My first Iftar experience will be hard to top.

If you’re unfamiliar, Iftar is the festive evening meal Muslims eat to break the daily fast during the month of Ramadan. On Wednesday evening, I was honored to take part in an unforgettable Iftar, made more so by the venue and the historic nature of the gathering.

To start, the venue… in typical times, UJA's 59th Street headquarters operates a full-service conference center on our 7th floor, a bustling space for members of the Jewish community and beyond to convene. Meetings run from morning to night, and our in-house kosher kitchen serves breakfast, lunch, and dinner to many thousands of people each year.

All of that ended in March 2020 when Covid forced us to shut down all in-person events. And so, after more than a year of eerily empty halls, it was wonderful to see our conference center come back to life for the first time since the pandemic began, as a group of 25 people gathered for an Iftar dinner hosted by Israeli Acting Consul General Israel Nitzan.

That alone would have been reason to celebrate, but we were further blessed by notable participants whose attendance we couldn’t even have conceived when our conference center was last open: the Consuls General in New York from the United Arab Emirates, Morocco, and Kosovo.

The former Consul General of Israel, Dani Dayan, began the tradition of hosting an Iftar in New York in 2017, bringing together Muslim, Christian, and Jewish leaders. But this was the first such gathering since the historic Abraham Accords were signed by the U.A.E., Bahrain, Israel, and the U.S., opening the door for normalized relations with Sudan, Morocco, and Kosovo.

Many at the Iftar spoke movingly about what it meant for the children of Abraham to be breaking bread together. And though we were just 25 people, in our modest way we were actualizing the aspirations of the Abraham Accords Declaration: “...to promote interfaith and intercultural dialogue to advance a culture of peace among the three Abrahamic religions and all humanity... [and to] seek tolerance and respect for every person in order to make this world a place where all can enjoy a life of dignity and hope...”

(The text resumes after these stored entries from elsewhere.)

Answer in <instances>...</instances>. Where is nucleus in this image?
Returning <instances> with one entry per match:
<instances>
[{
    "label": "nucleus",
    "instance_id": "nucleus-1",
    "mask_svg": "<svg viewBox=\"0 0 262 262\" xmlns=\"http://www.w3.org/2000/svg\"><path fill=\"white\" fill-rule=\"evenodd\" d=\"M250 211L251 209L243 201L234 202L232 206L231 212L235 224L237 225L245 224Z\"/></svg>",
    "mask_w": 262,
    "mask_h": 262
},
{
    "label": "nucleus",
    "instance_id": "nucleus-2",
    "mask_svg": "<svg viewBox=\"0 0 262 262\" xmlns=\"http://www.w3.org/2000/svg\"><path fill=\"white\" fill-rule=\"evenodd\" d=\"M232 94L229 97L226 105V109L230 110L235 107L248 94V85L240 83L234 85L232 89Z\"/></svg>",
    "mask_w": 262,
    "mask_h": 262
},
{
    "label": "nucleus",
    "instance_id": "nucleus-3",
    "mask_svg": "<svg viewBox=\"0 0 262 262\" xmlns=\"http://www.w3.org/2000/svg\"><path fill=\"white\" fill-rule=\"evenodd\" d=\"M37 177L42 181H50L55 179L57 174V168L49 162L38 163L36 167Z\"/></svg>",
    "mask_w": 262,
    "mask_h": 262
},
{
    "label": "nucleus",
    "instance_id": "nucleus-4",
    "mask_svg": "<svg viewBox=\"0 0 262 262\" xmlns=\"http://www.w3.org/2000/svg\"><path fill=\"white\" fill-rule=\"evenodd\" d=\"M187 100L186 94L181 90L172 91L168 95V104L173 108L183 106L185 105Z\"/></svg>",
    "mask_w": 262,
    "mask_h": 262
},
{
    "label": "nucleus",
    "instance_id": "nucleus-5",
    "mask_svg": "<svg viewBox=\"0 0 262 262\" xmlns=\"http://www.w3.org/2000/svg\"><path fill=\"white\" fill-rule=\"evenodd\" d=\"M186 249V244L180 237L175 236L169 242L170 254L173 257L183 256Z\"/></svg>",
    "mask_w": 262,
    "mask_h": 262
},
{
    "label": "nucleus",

A global pandemic powerfully reminds us that we live on a small and highly interconnected planet. And in a year of shared darkness, the Abraham Accords were a point of much-needed light and optimism. We pray that many additional countries will sign on, continuing the dramatically changing trajectory of Middle East relations.

Far closer to home, in our New York community, there’s so much more to be done to heal our own divides. But the path forward is the same here as in the Middle East — and it’s within our hands. We need to sit down at more and more tables, breaking bread together, learning who we are beyond our differences, “seek[ing] tolerance and respect for every person.”

Incredible to say, we can take inspiration from the Middle East…What a difference a year can make.